In the past we’ve seen various prosecutions for one of the biggest torrent websites, the Pirate Bay. The site was forced to move its operations on the cloud, divided in two separate countries running several virtual machine setups. As the unnamed Pirate Bay representative describes in an interview with TorrentFreak:
“If one cloud-provider cuts us off, goes offline or goes bankrupt, we can just buy new virtual servers from the next provider. Then we only have to upload the VM-images and reconfigure the load-balancer to get the site up and running again.”
“If the police decide to raid us again there are no servers to take, just a transit router. If they follow the trail to the next country and find the load balancer, there is just a disk-less server there. In case they find out where the cloud provider is, all they can get are encrypted disk-images” -The Pirate Bay.
“They have to be quick about it too, if the servers have been out of communication with the load balancer for 8 hours they automatically shut down. When the servers are booted up, access is only granted to those who have the encryption password,” -It adds.
So, the cloud-hosting seems that currently saved the whole idea beside Pirate Bay.
During July of 2016, we’ve seen another big torrent website taking down from the authorities entirely and permanently. KickAssTorrents’ key player, Artem Vaulin, from Ukraine, was arrested on 20 of July, in Poland from where the United States has requested his extradition.
The owner is charged with conspiracy to commit criminal copyright infringement, conspiracy to commit money laundering, and two counts of criminal copyright infringement. Assistant Attorney General Caldwell said that KickassTorrents helped to distribute over $1 billion in pirated files.
But the cherry on top happened yesterday, when the Torrentz.eu decided to close its windows forever. At first, the site was moved to the .eu top-level domain after its .com was seized by the US Department of Homeland Security. The domain is also blocked in the several countries, including the UK.

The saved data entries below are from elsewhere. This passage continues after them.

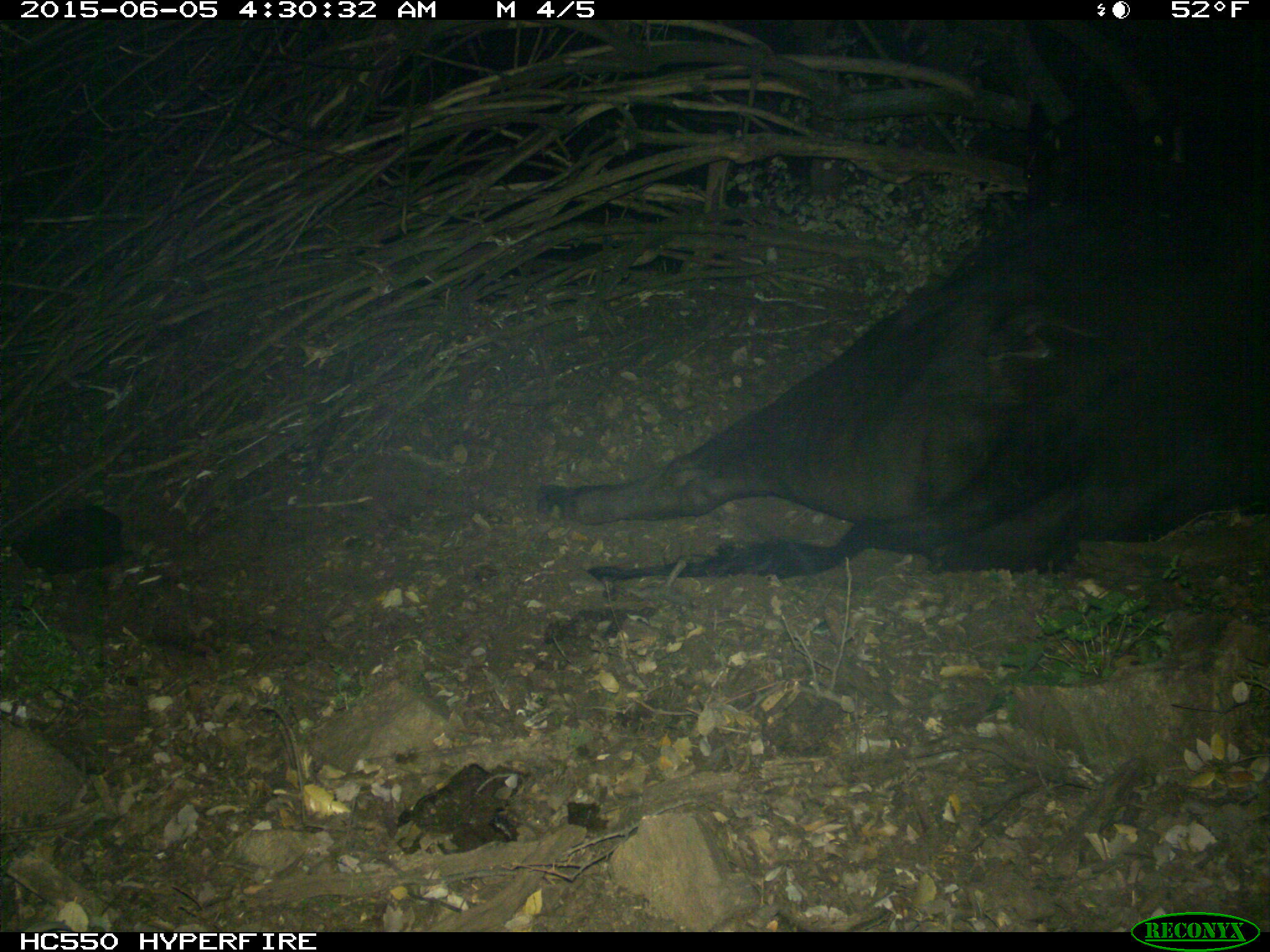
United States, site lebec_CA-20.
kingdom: Animalia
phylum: Chordata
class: Mammalia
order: Artiodactyla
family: Bovidae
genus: Bos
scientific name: Bos taurus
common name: domestic cow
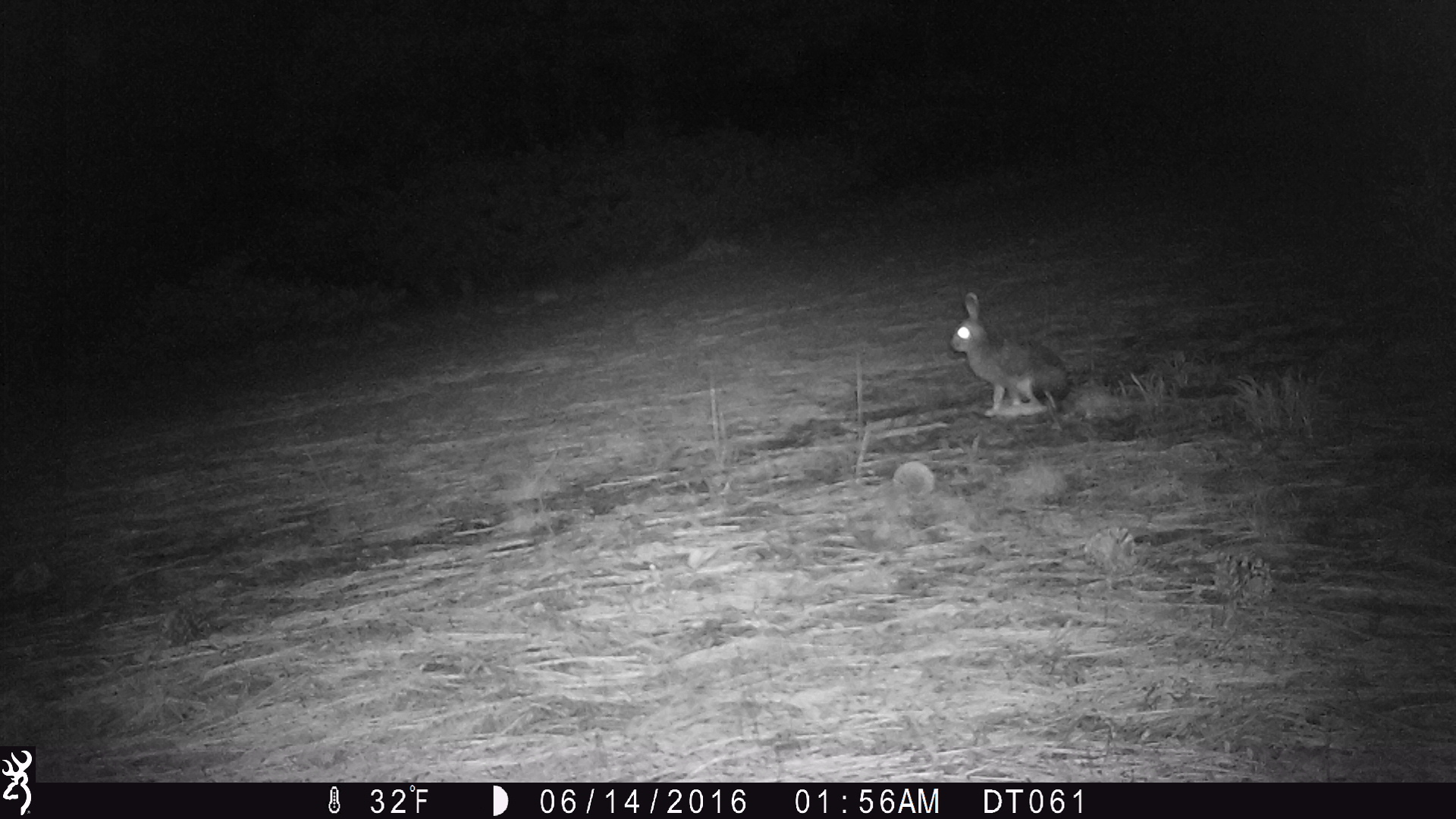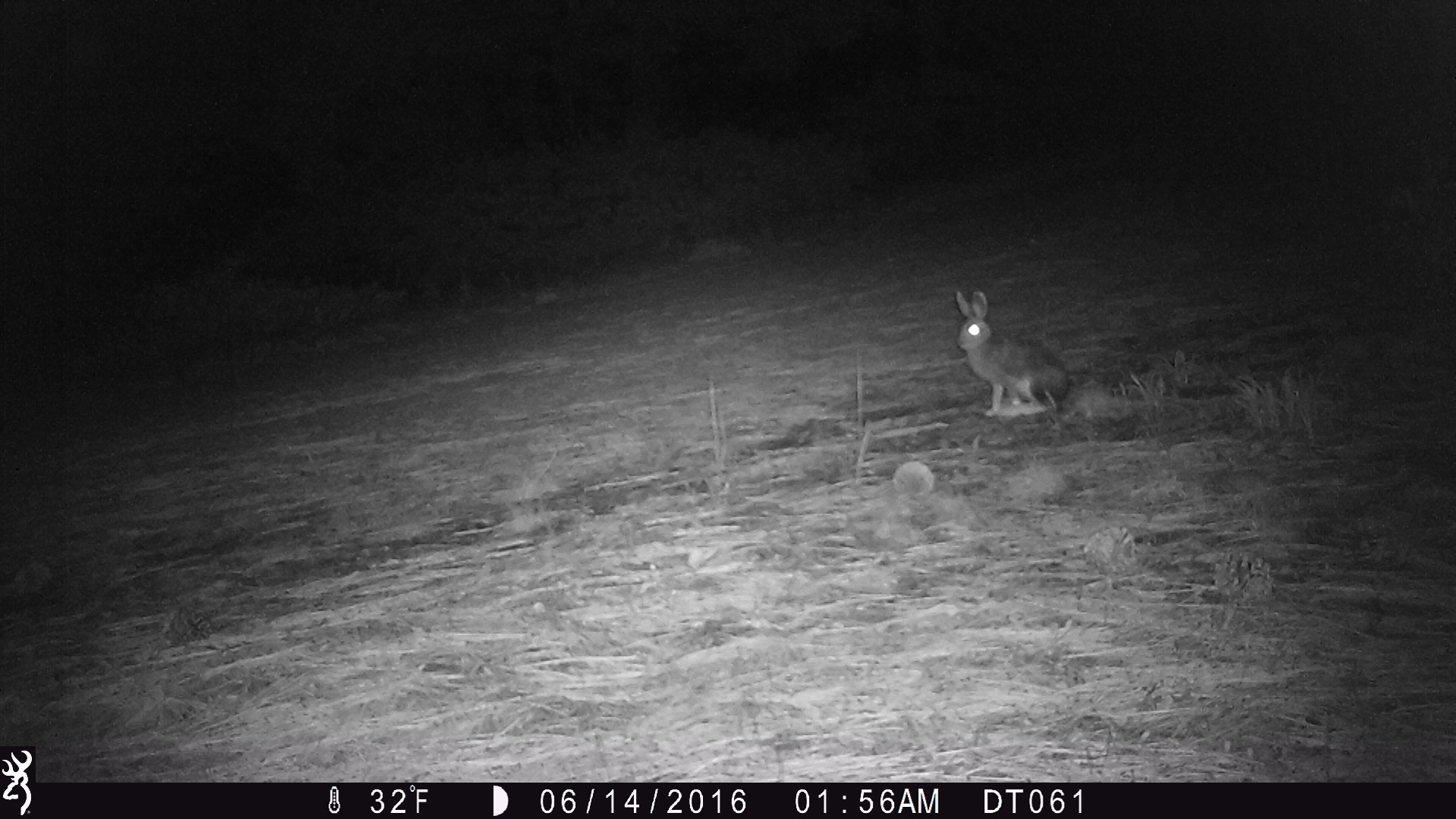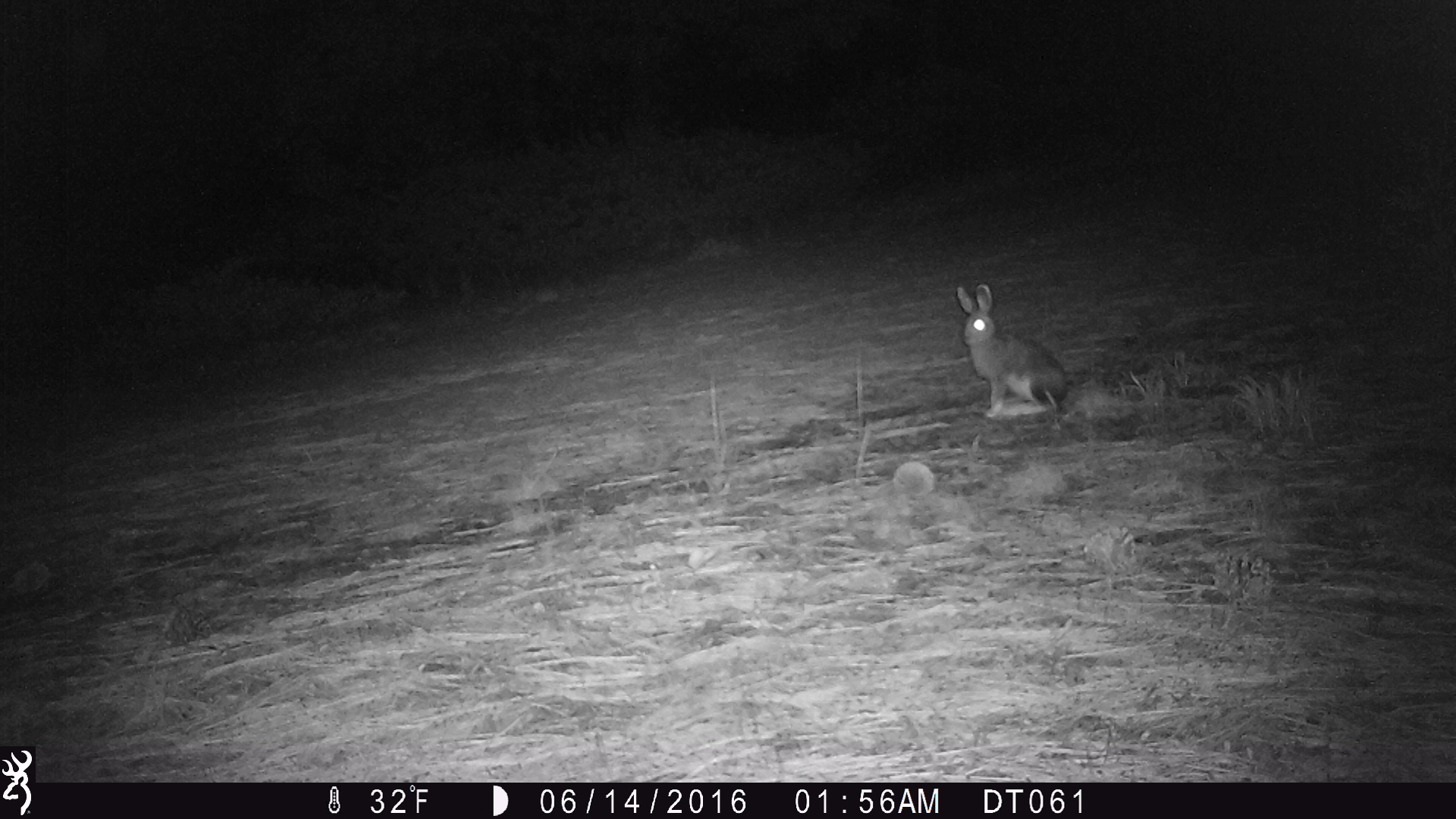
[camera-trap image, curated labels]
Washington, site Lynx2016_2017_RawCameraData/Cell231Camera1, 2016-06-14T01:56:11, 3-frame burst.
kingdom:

When Torrentz first came online the site was hosting torrent files, but it swiftly reinvented itself as a meta-search engine, the biggest of its kind. So, it only made it easier to find any torrent you want elsewhere. It was the biggest torrent meta-search engine that was connecting all the torrent websites together. Also, it did have a takedown procedure in place, allowing copyright holders to take down infringing links.
As torrent websites give their ultimate fight to stay alive and torrentz.eu decided to say “farewell”, this situation makes us wonder how all these will end. Is this the end of the Torrent World? If it is, what’s next? Because the world of piracy will be just trimmed for a short time and another solution might be born to stay for many years as well.